Pola Pilpres kekinian: kerja memenangkan hati publik, merebut psikologi massa.
Mereka menguasai psikologi komunikasi tercepat, bisa diprediksi memenangkan permilihan. Maka proses membunyikan seseorang melalui tahapan; dikenal, diminati dan dipilih. Dikenal belum tentu diminati, diminati belum tentu dipilih.
Secara hitungan jika dikenal itu angka awalnya sudah 90%, maka untuk menakar awal berapa dimanati, penggal separuh angka dikenal, ketemu skor diminati 45% dan penggal lagi sebagian maka ketemulah angka dipilih 22,5%. Kerja bersarnya bagaimana menaikkan angka diminati dari 45 menjadi 80% dan angka dipilih menjadi 70%?
Kerja komunikasi publik di sisi calon, biasanya didampingi oleh tiga core competence unggulan; content director, spin doctor dan feature writer, bukan news writer. Berita sudah banyak dibuat oleh berbagai media mainstreamtermasuk online. Di Pilpres kali ini minim kita simak tulisan literair, deskriptif naratif, di mana warga seakan hadir di lokasi membacanya.
Dominan konten di kedua kubu Pilpres saat ini, kurang mengeksplor sesuatu empirik, kering inovasi dan kreatifitas. Saling berbalas mengatai menjadi hiasan hari-hari di Sosmed.
Dalam sikon demikian alam telah memberi peluang kubu Prabowo-Sandi mendapatkan keuntungan keberpihakan psikologi massa.
Momentumnya dari pengamatan lembaga saya pimpin, IPC, diawali ketika Sandi Uno diberi amplop dukungan kampanye oleh seorang bapak menggendong anak di Riau, lalu esok ada Nenek, meminta cucunya mengirim uang tabungannya Rp 200 ribu dari 1,2 juta ia punya, ke rekening pemenangan Prabowo Sandi. Pola ini menjadi bola salju, hingga kampanye akbar belakangan mendapatkan berkarung plastik uang dari warga. Hingga tadi malam saya menyimak dukungan Ustad Abdul Somad, live di teve one. Bola salju lekat di hati itu, bermuara kepada Prabowo-Sandi.
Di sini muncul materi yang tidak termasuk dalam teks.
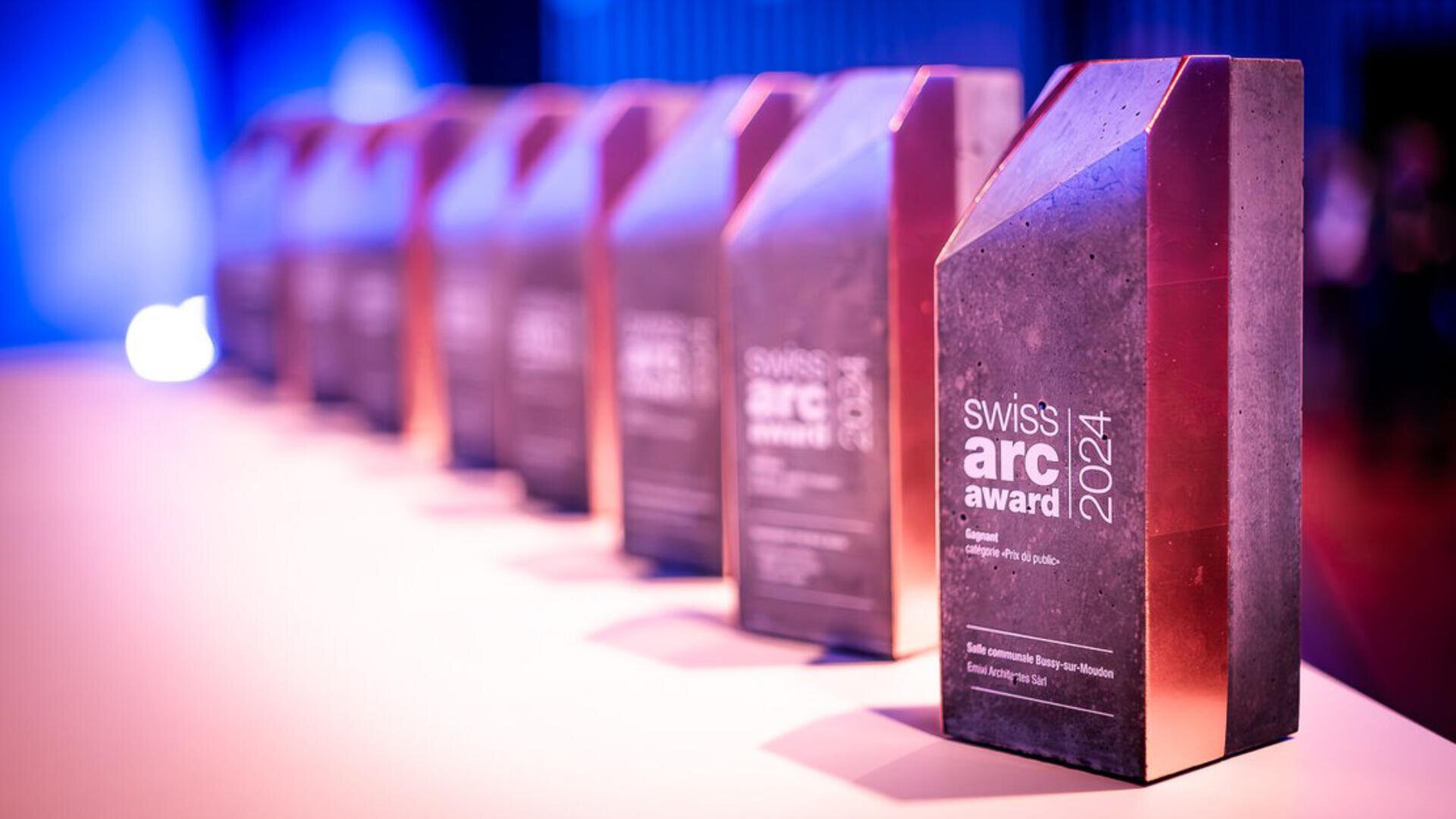 Eine Reihe von Swiss Arc Award 2024 Trophäen aus Metall und Beton sind auf einem Tisch in einer hell erleuchteten Umgebung mit einem lila und blauen Hintergrund aufgereiht.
Namun apakah Prabowo-Sandi akan memenangi Pilpres, riset berpihak kepada Jokowi masih meng-unggulkan Jokowi. Sementara riset independen dominan memenangkan Prabowo-Sandi.
Bagaimana akhir dari pertandingan Pilpres ini?
Dari kongkow saya dengan seorang Jenderal itu, kami menjadi tertawa. Sejatinya, akhirnya persaingan hanyalah para "Jenderal" vs "Jenderal", baik di belakang Jokowi apatah pula di belakang Prabowo.
Sebagai Jenderal purnawirawan, Prabowo secara portofolio berhasil menjadikan sosok muda sipil mentas menjadi pejabat publik; mulai dari Jokowi sendiri ke DKI, berikutnya Ahok, Ridwan Kamil, hingga Anies Baswedan, tak terlepas dari sentuhan tangan dingin Prabowo Soebianto. Jokowi dibesarkan Prabowo, kemudian menjadi lawan 2014 dan kini 2019. Jokowi menguasai top of mind di publik, sebuah fenomenon awalnya tak diperkirakan Prabowo.